It is not always wise to try and get a longer range of motion.
Keep you back flat for spinal safety.

The Blunder
There is really only one exercise that would allow you to round your lower back in a bent-over position, and that is during the stiff-legged deadlift (SDL), but that is primarily a lower-back, not a hamstring or a glute exercise. The trouble is that the SDL and the romanian Deadlifts (RDL) are closely related at first glance. Knowing how the two exercises differ and when to attempt them is critical. Our focus is to correct the romanian-style deadlift, for which there is never any rounding of the lower back, period. The RDL is a glutes and hams specialty move done with a flat back. If you round your back, you not only remove emphasis from the hamstrings and glutes, but you could also risk injury.

The Fix
The best way to correct an improper RDL is to go through a series of steps as you get into position. First, begin the RDL from a standing position. You can adjust your knees (unlocked to slightly bent), low back (flat and tight) and chest (up/big) all at once. Then as you bend over, you need to keep thinking “chest up, back flat, knees bent”. Along with a flat back and bent knees, the path of the bar is different during the RDL and the SDL. During the RDL, you need to keep the bar very close to your legs throughout the move. Conversely during the SDL, you actually allow the bar to drift away from your body. So as you can see, even though both are bent-over barbell moves, ther are dramatically different in technique and target muscles.

Start:
Stand upright holding a barbell in front of your upper thighs with a pronated (overhand) grip. Keep your feet shoulder-width apart and a slight bend in your knees, with your chest up, abs tight and the natural arch locked in your lower back.

Action:
Keeping your back flat, lean forward from your hips, pushing them rearward until your torso is roughly parallel to the floor. As you lean forward, keep your arms straight and slide the bar down your thighs towards the floor until the bar reaches your shins. At the bottom, keep your back flat, head neutral with the bar very close to your legs. Flex your hamstrings and glutes to raise back up while pushing your hips forward until you bring the bar back to the start position.

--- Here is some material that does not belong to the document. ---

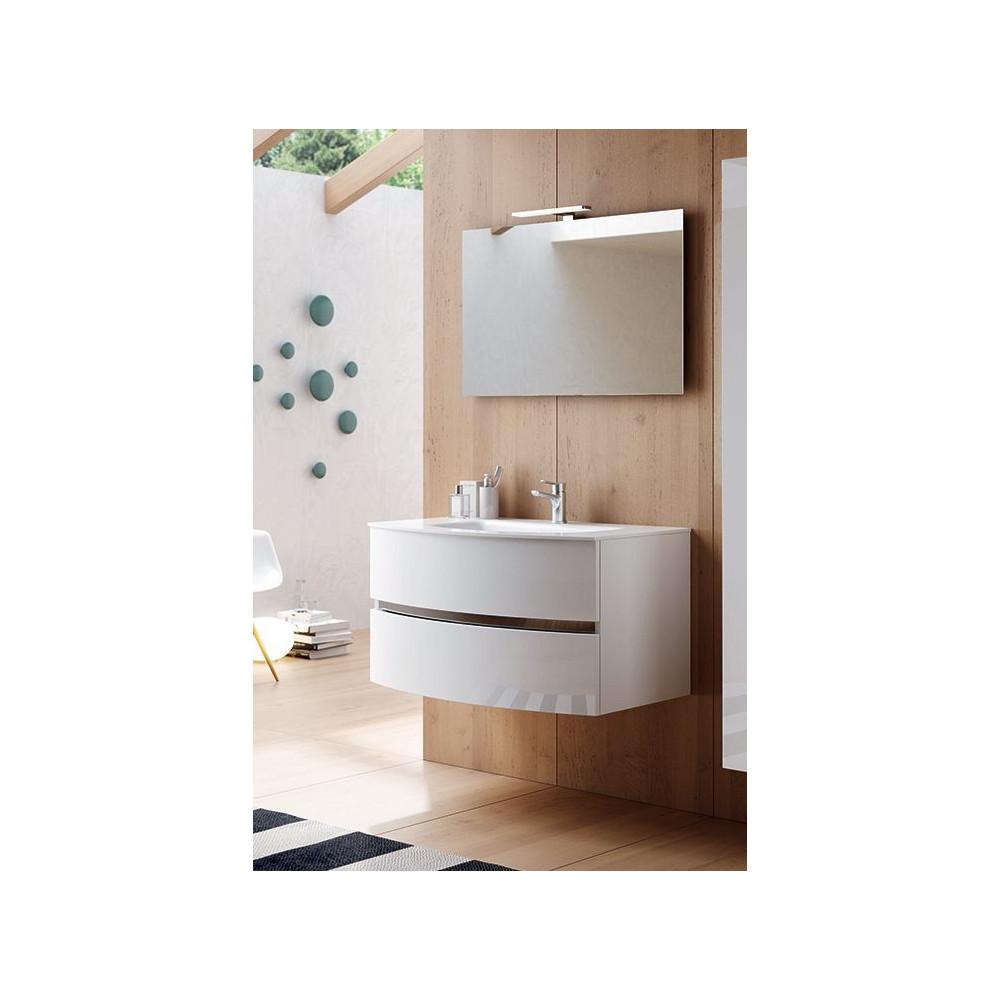 meubles de salle de bain bmt lune 07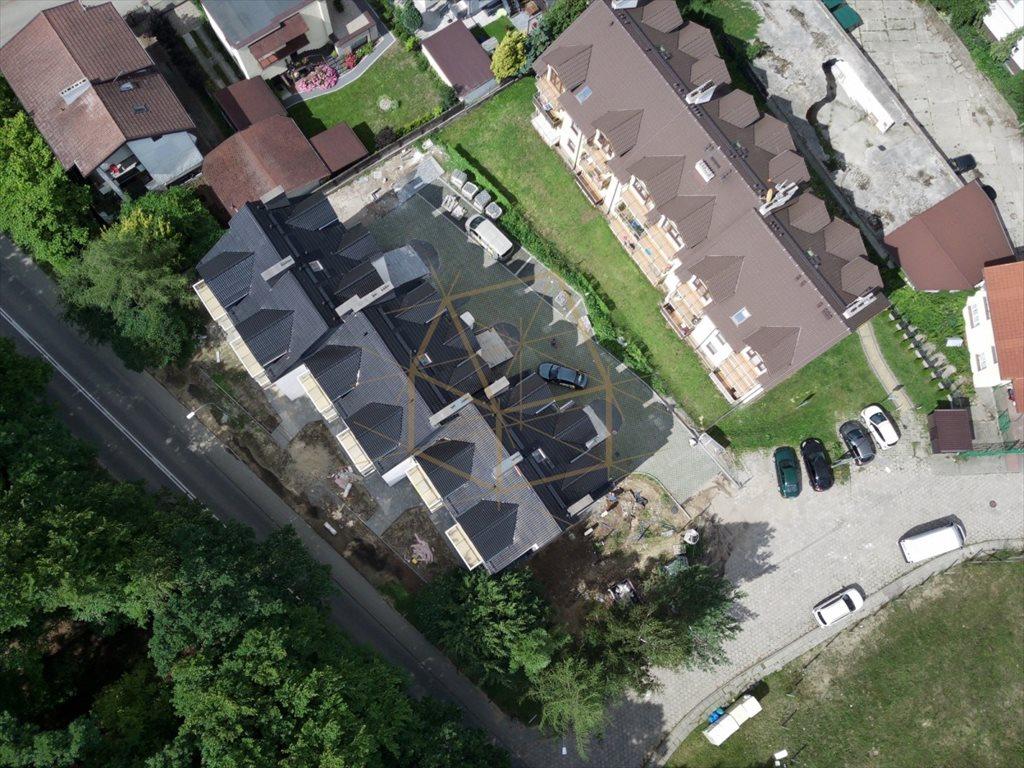 Mieszkanie dwupokojowe na sprzedaż Rumia, Kamienna  43m2 Foto 12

Leg Remedy: Romanian Deadlift
There are very few exercises that have as much going on as the romanain deadlift, which is why going through a mental checklist is your best bet to secure good habits. Besides form, many athletes try and take the bar so far down to the ground in an effort to increase the range of motion (ROM) that they are either forced to round their backs, or if they do keep their backs straight, they actually touch the floor with the plates. (In fact, some people do a hybrid of an SDL and an RDL, in which they try and bounce the bar off the floor at the bottom, which can wreak havoc on your joints and is not recommended.) If you are doing an SDL, allow the weight to settle on the ground, hence the “dead” part (but that move is not specifically for legs, so we will not discuss it here). Second, during a correct RDL, the bar never touches the ground. So, go through your checklist, stay strict and smooth for the best RDL possible.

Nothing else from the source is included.